The current and former employees who spoke to the publication on the condition of anonymity feared retaliation, which is in direct contrast to everything OpenAI once stood for. The report further notes that the lab has allowed fierce competitiveness and is under mounting pressure to raise more funds.
OpenAI’s employees, however, are laser focussed on building artificial general intelligence and some are confident that they will make it happen within 15 years. Among AI researchers, there is a consensus that it will take decades to build a machine with artificial general intelligence and some argue that it could take centuries. If it indeed takes decades or centuries then the work done by OpenAI might act as the building block.

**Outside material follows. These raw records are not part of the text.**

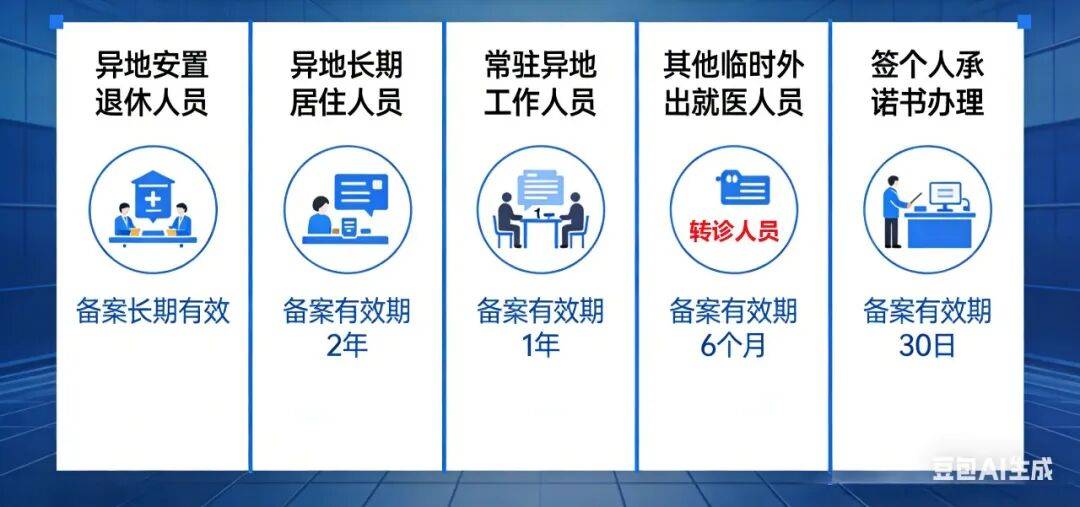 异地安置退休人员

备案长期有效

异地长期居住人员

备案有效期2年

常驻异地工作人员

备案有效期1年

其他临时外出就医人员

转诊人员

备案有效期6个月

签个人承诺书办理

备案有效期30日

豆包AI生成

For OpenAI and its leadership, the real challenge would be defining what AGI might look like. While human intelligence is considered to be the pinnacle of intelligence, it is not clear that this forms the only kind of general intelligence. Some AI researchers are even unsure of the purpose of AGI.
However, the nature of building AGI with transparency could be fundamental in this race to build AI that benefits society. We already have the pitfalls of narrow intelligence, the form of AI that surrounds us today. There is enough proof that algorithms are biassed, fragile, and be used to abuse and deceive the society if it falls in wrong hands.
Narrow AI is also developed in such a way that it tends to concentrate the power in the hands of a few. If narrow intelligence can be catastrophic then artificial general intelligence in the same measure could completely destroy the world and it is thus important for its development to be done with careful guidance of AI pioneers.
OpenAI’s biggest achievement so far has come in the form of release of language models like GPT, GPT-2, and GPT-3. The GPT-2 model was released on February 14, 2019, and OpenAI said the model could generate articles at the push of a button. The researchers at OpenAI called it too dangerous to release, which drew a lot of backlash from other AI researchers.
However, OpenAI released the model later in a staged manner and even partnered with several research organisations to scrutinise its potential abuse and found no strong evidence of misuse. The communication around GPT-2 by OpenAI caught a number of AI researchers by surprise who even accused the lab of hyping AI without much to show for it.
Then OpenAI released GPT-3, an unsupervised transformer language model containing 175 billion parameters, which was much larger than the 1.5 billion parameters in the full version of GPT-2. OpenAI said that GPT-3 succeeds in certain “meta-learning” tasks and can generalise the purpose of a single input-output pair. However, GPT-3 was exclusively licensed to Microsoft on September 23, 2020.
OpenAI was built on the idea of transparency and familiarity brought by its high-profile backers. However, the lab seems to have walked back on a number of its promises around openness, transparency, and building for the society, and if it succeeds in building a machine with general intelligence, it would be anybody’s guess whether the lab would be open about its success and share the learnings with the world.